Today I needed a function that would return the intersection of two query objects (think Matrices and Sets). If you aren’t that familiar with intersections basically what this function does is it returns a query object that contains each cell where the two queries were equal. Thus if you send in two queries with 10 different columns (excpet one of which in both is “firstname”) and in both queries, in the 3rd row, the firstname was “richard” but nothing else about the two queries was equal then the return query would have a bunch of empty rows with one column (firstname) - and the firstname value of the third row would be richard.
One of these probably already exists out on the web somewhere but I wanted to write it myself and so I did.
A couple of caveats - 1. I know the variable naming sucks; I am lazy; so deal with it. I don’t like having to “var” everything and I don’t like typing “local” all the time; so I used very short and not very clear names. That’s ok though becuase I also give you a unit test to show you that the function works the way I expect it to. Anyway, it’s a pretty short function that you can easily update if you want it to be more readable.
<cffunction name="QueryIntersect" access="public" output="false"
returntype="query">
<cfargument name="q1" type="query">
<cfargument name="q2" type="query">
<cfset var l = structNew() />
<!---
grab all the column names that are the same between the two incoming queries
\--->
<cfset l.colNames = "" />
<cfloop list="#q2.columnList#" index="l.c">
<cfif ListFindNoCase(q1.columnList,l.c)>
<cfset l.colNames = listAppend(l.colNames, l.c) />
</cfif>
</cfloop>
<cfset l.q = QueryNew("#l.colNames#") />
<cfset l.max = q1.recordCount />
<cfif q2.recordCount LT q1.recordCount>
<cfset l.max = q2.recordCount>
</cfif>
<cfloop from="1" to="#l.max#" step="1" index="l.s">
<cfset QueryAddRow(l.q) />
<cfloop list="#l.colNames#" index="l.i">
<cfif q1["#l.i#"]["#l.s#"] EQ q2["#l.i#"]["#l.s#"]>
<cfset querySetCell(l.q,l.i,q1["#l.i#"]["#l.s#"]) />
</cfif>
</cfloop>
</cfloop>
<cfreturn l.q />
</cffunction>
Here is the unit test
<cffunction name="QueryIntersectTest" access="public" output="false">
<cfset var q1 = QueryNew("id,name,title") />
<cfset var q2 = QueryNew("name,email,id") />
<cfset var q3 = "" />
<cfscript>
QueryAddRow(q1);
QuerySetCell(q1,"id","1");
QuerySetCell(q1,"name","bill");
QuerySetCell(q1,"title","chief");
QueryAddRow(q1);
QuerySetCell(q1,"id","2");
QuerySetCell(q1,"name","carl");
QuerySetCell(q1,"title","bozo");
QueryAddRow(q2);
QuerySetCell(q2,"id","1");
QuerySetCell(q2,"name","tom");
QuerySetCell(q2,"email","tom@bob.com");
QueryAddRow(q2);
QuerySetCell(q2,"id","4");
QuerySetCell(q2,"name","carl");
QuerySetCell(q2,"email","carl@r.org");
QueryAddRow(q2);
QuerySetCell(q2,"id","3");
QuerySetCell(q2,"name","ted");
QuerySetCell(q2,"email","cop@pork.com");
q3 = QueryIntersect(q1,q2);
AssertTrue(q3.recordCount EQ q1.recordCount,"the wrong number of rows were in
the intersection");
AssertTrue(ListFindNoCase(q3.columnList,"id"), "id should be a column");
AssertTrue(ListFindNoCase(q3.columnList,"name"), "name should be a column");
AssertTrue(q3.id EQ 1, "first row id should have intersected");
AssertTrue(q3.name EQ "", "first row name should not have intersected");
AssertTrue(q3["id"][2] EQ "", "second id should NOT have intersected");
AssertTrue(q3["name"][2] EQ "carl", "second name should have intersected");
</cfscript>
</cffunction>
I’ll probably post another one later that does an intersection of all the rows in a single query as well. (I updated the unit test to better reflect what this function does).
Comments
Bill
Yeah the intersection is basically like matrice intersection. I just happen to be using a Query structure to store my matrix.
Bill
Sorry to be such a noise maker.. But I figure I should explain my purpose for this function.
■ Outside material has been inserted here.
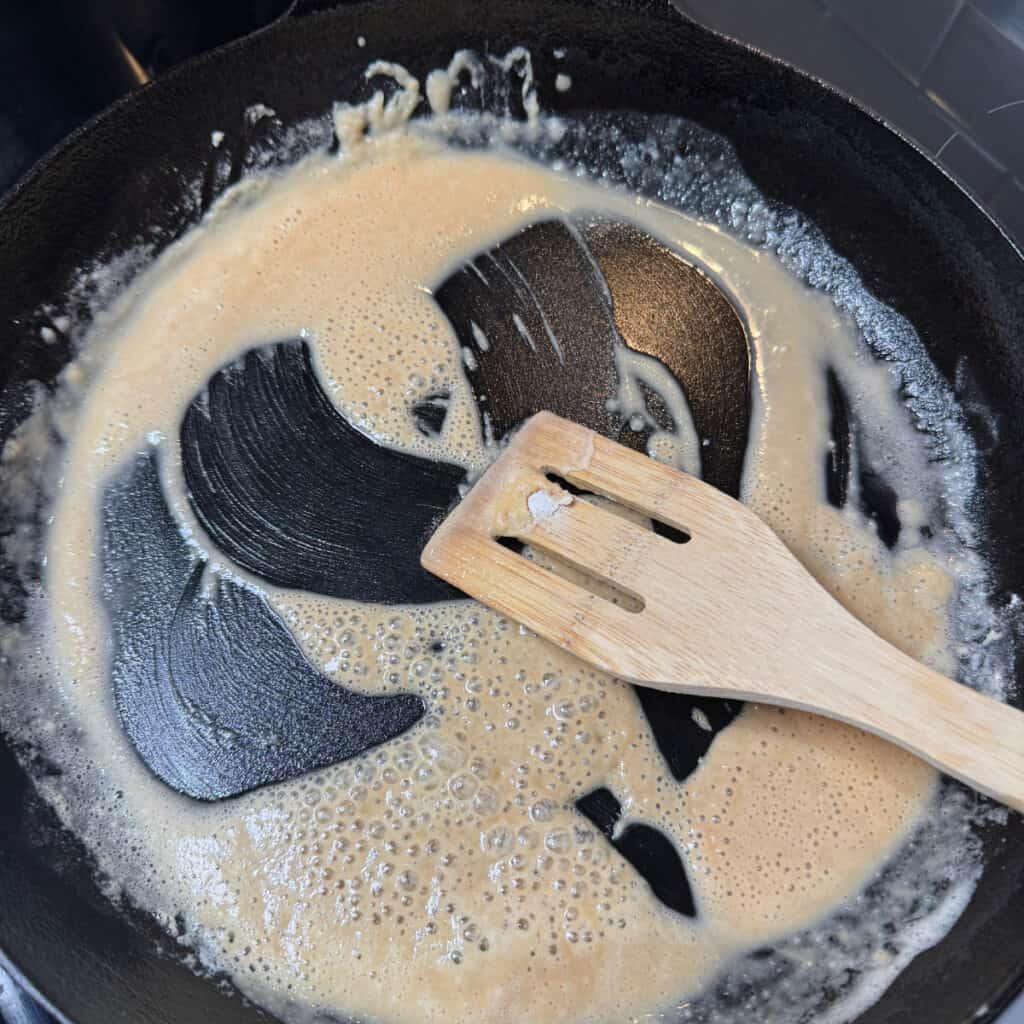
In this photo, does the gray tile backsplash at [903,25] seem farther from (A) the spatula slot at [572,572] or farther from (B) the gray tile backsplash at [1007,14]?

Imagine you have a train that goes from station A to Station B then to Station C and then again to Station D The train is responsible for logging its trips in some format and then transferring their log to me, the parent company, on a regular basis. Now lets say the train forgot to log the trip between B and C and only logged the A-B and C-D. Someone in the parent company knows the train (maybe via a verification phone call) that B-C happened, but the data isn’t in the system. So they want to quickly create a record for that trip.
A lot of the information might be the same - but maybe not some things (for instance when the train got to D it might have had 1000 tons of coal and no iron ore but when it left A it had both coal and iron ore).
I want to prepopulate the new trip creation form with everything that was consistent between leaving and and leaving C.. Then the user has to manually fill in the rest of the stuff that is “different” (and they might change some of the intersecting data as well).
Hopefully this example (not an actual one) will clarify one place where such a function would be useful.
Ben Nadel
Hmmm, sorry, I think I misunderstood where you were intersecting - I think I am wrong.
Bill
well email is a bad example since that column isn’t returned.. but if I change Carls id in the second query the name carl should still come back even though the id shouldn’t.
Bill
hrm. the more I think about it the less I still think it will work - for instance in my example from the unit test the two queries being passed in in Row 1 nothing intersects - I think both solutions would handle that.
However, in row 2 only the name and id fields should come back populated - the email field should be blank - I don’t think the QoQ will handle that - at least I’d be surprised if it did.
We shall see shortly!
Bill
Ok well I’ll try it out and see what happens - my curiosity is piqued.
Ben Nadel
When you join two queries in a query of queries, it implies that it will be on a Row-by-row basis (hence you don’t have to provide the row number).
But, like I said, the two concepts are exactly similar - I’m not recommending you switch - I was just trying to clarify what Rick was saying.
Bill
I dunno - maybe I’m just not getting what your saying but it seems to me that a query of the two queries will result in me getting back rows where q1.colX[row1] = q2.colX[row5] which I don’t want. I only want it to come back if q.colX[row1] = q2.colX[row1]
Maybe in the query of queries you can also join on the rownumber metadata and I just don’t know it but if not I am not sure what your saying will work.
Ben Nadel
I think what Rick was saying was that you could perform the same logic you are performing (comparing each column) inside of query of query:
SELECT * FROM q1, q1 WHERE … loop to compare q1[col] = q2[col]
Same exactly concept, just moving the comparison into the WHERE statement.
However, within a query of queries, you might run into strange data type casting issues that you won’t experience in your CFLoop solution.
Bill
Sorry Rick, I don’t follow your logic? There is no problem where data doesn’t match up perfectly as far as I know - this intersection does what I expect (though, perhaps I don’t explain that well).
Please let me know what, in your suggestion, I’m missing. Thanks.
Rick O
Instead of doing the manual loop, why not use a Query of Queries? This would also solve the problem where the column data doesn’t match up perfectly.